9. While hearing a petition challenging an action of an employer
under Rule 56(j) this Court cannot minutely re-examine the materials as an
Appellate Court and substitute its decision for that of the departmental
authorities. All that is required is for the employer to show that there has
been a fair assessment and fair consideration of the record. In my opinion,
counter-affidavit shows that there is a fair assessment and fair
consideration of the service record of the petitioner, and that too for a long
period of ten years, and in terms of the facts as available on record
including the fact that company was going into losses and was required to
take corrective steps, it cannot be said that action against the petitioner of
retiring him under Rule 56(j) is not in any manner malafide or illegal or
without any basis. At best there may be two views possible of a situation,
however, once two views are possible, this Court will not substitute its
views for that of the employer.
10(i). Counsel for the petitioner sought to place reliance upon the
judgment of the Supreme Court in the case of Pritam Singh Vs. Union of
India 2004 (8) SCALE 116 and which was argued for being read with
Rule 146 of the Rules of the respondent No.1/organization that once
disciplinary proceedings provided for compulsory retirement the normal
law with respect to compulsory retirement will apply, and petitioner‟s
punishment is vitiated as being disproportionate to the acts which are
alleged against him.
(ii) In my opinion, the argument urged on behalf of the petitioner
is misconceived because imposition of a punishment order in disciplinary
proceedings of compulsory retirement is a totally separate issue than
compulsory retirement in terms of Rule FR56 (j) and which takes place
after a particular age.
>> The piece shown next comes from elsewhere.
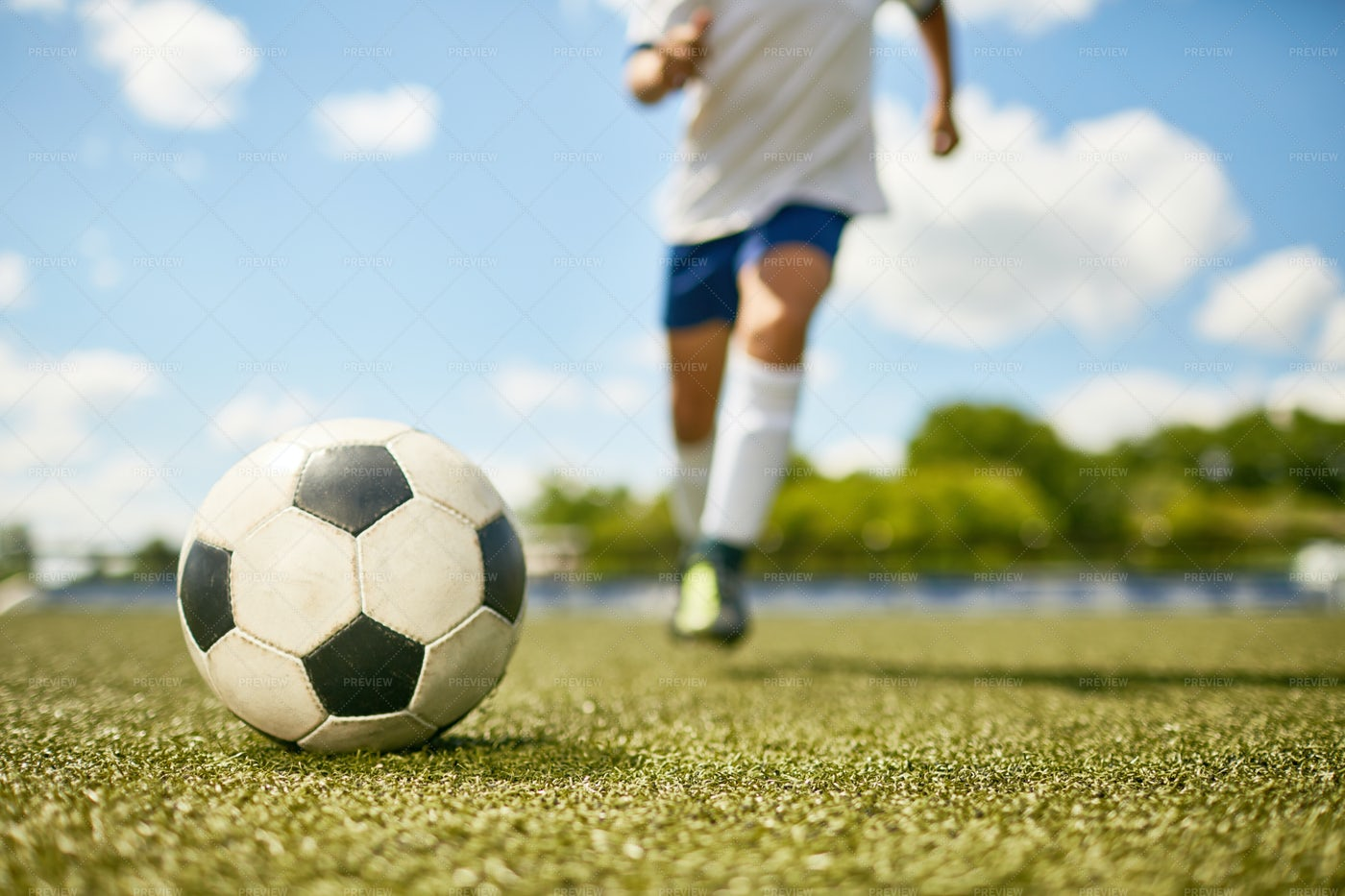 Boy Kicking Ball In Football Field: Stock Photos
Comparison by the petitioner of the punishment
order by disciplinary authority of compulsory retirement with an action
under Rule FR 56(j) is in my opinion like comparing apples with oranges
and which cannot be done.
11. In view of the above, I do not find any reason to hold that
petitioner has made out a case for setting aside the impugned order dated
29.1.2001. I also do not find that petitioner has made any case of
malafides against him or lack of any basis/reason for setting aside the
impugned order passed under Rule FR56 (j).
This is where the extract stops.